Grades 4-8: Students will explain how Minnesota has both affected and been affected by the events, people and changes in the nation and the world.Cold War, civil rights movement, women’s movement, American Indian Movement, Coya G. Knutson, Mayo Clinic, Warren Burger, Harry A. Blackmun, Eugene McCarthy, Hubert H. Humphrey, Walter Mondale, other Minnesota figures.
Grade 9: Students will demonstrate knowledge of the domestic policies and civil rights issues of the Truman and Eisenhower administrations.Fair Deal; McCarthyism; modern republicanism; military-industrial complex, Brown v.
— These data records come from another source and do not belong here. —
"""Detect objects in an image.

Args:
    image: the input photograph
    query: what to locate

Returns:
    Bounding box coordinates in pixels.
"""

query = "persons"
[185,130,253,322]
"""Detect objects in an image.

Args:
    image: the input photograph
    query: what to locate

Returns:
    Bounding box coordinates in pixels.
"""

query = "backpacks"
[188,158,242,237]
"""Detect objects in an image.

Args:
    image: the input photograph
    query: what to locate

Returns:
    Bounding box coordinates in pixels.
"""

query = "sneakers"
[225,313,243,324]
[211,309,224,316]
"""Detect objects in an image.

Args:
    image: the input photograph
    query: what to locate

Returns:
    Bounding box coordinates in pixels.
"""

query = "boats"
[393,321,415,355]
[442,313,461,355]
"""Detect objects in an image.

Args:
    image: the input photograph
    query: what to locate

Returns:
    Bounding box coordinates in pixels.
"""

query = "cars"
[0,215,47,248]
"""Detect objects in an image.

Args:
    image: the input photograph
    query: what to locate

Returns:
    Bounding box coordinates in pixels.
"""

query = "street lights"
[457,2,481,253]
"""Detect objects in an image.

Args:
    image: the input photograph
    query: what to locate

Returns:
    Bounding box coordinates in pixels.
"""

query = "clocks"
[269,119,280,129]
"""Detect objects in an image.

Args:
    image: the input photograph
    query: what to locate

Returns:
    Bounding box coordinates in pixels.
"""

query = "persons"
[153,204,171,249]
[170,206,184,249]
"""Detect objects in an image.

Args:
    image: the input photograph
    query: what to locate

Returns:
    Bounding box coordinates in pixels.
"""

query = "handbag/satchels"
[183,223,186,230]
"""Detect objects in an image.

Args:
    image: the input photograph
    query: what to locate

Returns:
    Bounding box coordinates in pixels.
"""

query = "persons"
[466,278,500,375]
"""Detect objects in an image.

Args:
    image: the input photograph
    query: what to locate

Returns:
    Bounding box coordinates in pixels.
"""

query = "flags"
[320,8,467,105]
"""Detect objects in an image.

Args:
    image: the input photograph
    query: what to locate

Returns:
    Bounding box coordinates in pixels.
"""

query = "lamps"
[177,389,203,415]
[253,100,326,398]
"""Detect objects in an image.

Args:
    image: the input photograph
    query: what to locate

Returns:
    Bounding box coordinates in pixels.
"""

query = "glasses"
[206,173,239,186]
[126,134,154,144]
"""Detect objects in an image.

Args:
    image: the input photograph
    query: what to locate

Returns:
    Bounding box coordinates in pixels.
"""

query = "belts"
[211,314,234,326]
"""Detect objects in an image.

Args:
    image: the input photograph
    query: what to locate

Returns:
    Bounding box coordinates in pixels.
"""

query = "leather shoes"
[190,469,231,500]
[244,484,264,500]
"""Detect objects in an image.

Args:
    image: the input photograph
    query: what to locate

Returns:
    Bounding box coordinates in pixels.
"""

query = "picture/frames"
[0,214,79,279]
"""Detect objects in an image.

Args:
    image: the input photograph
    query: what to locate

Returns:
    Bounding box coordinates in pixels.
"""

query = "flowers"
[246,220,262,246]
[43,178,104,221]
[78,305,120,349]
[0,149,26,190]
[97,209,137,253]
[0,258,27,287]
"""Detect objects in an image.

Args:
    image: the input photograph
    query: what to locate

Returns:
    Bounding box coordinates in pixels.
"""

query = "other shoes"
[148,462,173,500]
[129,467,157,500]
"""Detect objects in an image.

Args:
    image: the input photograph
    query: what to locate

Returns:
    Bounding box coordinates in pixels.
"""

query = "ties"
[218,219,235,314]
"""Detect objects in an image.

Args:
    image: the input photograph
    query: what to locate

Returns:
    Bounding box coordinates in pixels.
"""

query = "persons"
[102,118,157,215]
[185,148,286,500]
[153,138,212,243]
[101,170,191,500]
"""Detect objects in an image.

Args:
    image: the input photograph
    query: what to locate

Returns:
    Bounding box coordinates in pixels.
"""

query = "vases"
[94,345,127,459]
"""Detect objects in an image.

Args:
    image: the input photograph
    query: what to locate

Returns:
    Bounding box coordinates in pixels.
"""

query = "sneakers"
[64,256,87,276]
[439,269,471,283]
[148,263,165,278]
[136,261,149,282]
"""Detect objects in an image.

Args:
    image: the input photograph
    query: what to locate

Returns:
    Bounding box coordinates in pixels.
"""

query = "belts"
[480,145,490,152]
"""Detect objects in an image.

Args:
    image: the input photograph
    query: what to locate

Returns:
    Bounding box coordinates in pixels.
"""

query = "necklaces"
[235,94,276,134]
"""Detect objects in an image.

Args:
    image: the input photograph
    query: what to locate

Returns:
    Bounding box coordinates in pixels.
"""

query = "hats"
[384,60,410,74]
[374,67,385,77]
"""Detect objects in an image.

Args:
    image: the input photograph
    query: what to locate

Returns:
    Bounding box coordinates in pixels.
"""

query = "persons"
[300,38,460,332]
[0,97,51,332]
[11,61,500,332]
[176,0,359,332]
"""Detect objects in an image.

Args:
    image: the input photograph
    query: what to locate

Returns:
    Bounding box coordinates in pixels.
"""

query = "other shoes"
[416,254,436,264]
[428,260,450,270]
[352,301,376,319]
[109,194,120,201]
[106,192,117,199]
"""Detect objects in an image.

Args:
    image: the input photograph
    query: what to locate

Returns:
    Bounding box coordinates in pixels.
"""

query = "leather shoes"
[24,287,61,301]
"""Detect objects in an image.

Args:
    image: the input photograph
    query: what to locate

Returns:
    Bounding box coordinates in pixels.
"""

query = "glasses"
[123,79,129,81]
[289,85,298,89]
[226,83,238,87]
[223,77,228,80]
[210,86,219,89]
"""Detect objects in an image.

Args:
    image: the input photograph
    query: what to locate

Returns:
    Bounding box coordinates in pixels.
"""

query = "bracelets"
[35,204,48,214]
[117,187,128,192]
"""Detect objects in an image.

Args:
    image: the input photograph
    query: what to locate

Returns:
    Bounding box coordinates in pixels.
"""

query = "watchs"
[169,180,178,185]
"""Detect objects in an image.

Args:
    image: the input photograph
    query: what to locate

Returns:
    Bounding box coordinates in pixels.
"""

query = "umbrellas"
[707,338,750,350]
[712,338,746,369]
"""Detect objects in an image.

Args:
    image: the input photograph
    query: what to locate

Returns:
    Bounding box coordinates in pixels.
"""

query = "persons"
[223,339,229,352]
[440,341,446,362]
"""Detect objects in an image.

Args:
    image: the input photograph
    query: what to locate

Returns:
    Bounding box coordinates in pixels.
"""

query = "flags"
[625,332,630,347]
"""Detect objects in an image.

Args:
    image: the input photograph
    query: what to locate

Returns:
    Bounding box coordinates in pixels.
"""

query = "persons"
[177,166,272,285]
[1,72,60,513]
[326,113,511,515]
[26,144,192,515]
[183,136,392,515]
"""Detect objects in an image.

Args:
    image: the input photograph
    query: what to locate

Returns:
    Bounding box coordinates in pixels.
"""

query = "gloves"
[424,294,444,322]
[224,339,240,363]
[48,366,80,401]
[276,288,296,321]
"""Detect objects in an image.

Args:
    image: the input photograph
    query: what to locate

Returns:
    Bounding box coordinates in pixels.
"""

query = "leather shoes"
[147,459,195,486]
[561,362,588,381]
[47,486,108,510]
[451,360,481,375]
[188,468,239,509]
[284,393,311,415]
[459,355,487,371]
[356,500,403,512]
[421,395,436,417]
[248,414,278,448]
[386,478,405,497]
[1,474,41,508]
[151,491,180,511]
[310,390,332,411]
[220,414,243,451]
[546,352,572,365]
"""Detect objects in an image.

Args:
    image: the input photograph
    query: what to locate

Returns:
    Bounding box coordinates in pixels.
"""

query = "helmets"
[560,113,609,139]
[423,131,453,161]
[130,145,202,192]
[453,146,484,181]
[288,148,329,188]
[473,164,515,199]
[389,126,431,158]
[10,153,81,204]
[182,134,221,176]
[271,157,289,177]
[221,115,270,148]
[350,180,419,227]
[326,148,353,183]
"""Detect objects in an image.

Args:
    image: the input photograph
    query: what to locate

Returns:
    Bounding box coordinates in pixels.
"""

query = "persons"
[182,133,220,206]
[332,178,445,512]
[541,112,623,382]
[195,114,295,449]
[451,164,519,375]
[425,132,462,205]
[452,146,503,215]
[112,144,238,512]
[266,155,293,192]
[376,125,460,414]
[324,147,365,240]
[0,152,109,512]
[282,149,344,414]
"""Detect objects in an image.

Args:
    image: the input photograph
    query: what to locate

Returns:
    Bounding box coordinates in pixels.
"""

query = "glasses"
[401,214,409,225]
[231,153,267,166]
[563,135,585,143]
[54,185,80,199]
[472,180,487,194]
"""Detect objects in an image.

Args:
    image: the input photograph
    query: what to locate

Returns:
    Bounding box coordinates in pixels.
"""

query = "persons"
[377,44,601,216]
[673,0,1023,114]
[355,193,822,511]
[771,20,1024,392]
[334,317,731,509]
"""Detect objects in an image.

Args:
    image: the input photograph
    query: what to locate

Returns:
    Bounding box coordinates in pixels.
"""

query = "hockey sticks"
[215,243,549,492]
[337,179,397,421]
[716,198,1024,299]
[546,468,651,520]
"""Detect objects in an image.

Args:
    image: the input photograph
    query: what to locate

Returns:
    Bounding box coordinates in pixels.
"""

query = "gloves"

Board of Education; Montgomery Bus Boycott; Martin Luther King Jr. and nonviolence; Little Rock
Grade 9: Students will analyze provisions of Kennedy’s New Frontier and Johnson’s Great Society.Space race, Civil Rights Act of 1964, Voting Rights Act of 1965, War on Poverty, Immigration Reform Act of 1965
Grade 9: Students will demonstrate knowledge of the “rights revolution” including the civil rights movement, women’s rights movements, expansion of civil liberties and environmental and consumer protection.Thurgood Marshall and the NAACP, sit-ins, Freedom Rides, Martin Luther King Jr., Malcolm X, Fannie Lou Hamer, Mississippi Freedom Democratic Party, race riots (Detroit, Los Angeles, Washington, Minneapolis, Minn.), Ralph Nader, Gideon v. Wainwright, Miranda v. Arizona, Rachel Carson, Silent Spring; Earth Day, 4/22/70; Clean Air Act; American Indian Movement; Equal Rights Amendment; Phyllis Schlafley; Title VII, Title IX, Equal Credit Act; Affirmative Action; Bakke decision.

According to the Minnesota Department of Education, the examples provided are not required content but only suggested topics.

Evaluation
Minnesota requires students to learn about the civil rights movement but does not specify any required details. The state fails to set high expectations for students and provide direction to teachers. Minnesota’s existing standards with its sets of unrelated examples (Malcolm X, the Clean Air Act and Phyllis Schlafly appear in one list without explanation of their relation to one another) lacks clarity.

The state would do better to identify a set of core personalities, events and concepts and organizing those into a coherent group of standards rather than trying to group all post- World War II movements into a hodgepodge of suggested knowledge. When it reorganizes these standards, the state would serve its students better by including elements of opposition to avoid conveying the message that the movement was largely inevitable. Omitting the Ku Klux Klan, racism and disenfranchisement tactics, Jim Crow laws and other obstacles seriously distorts the nature of the struggle.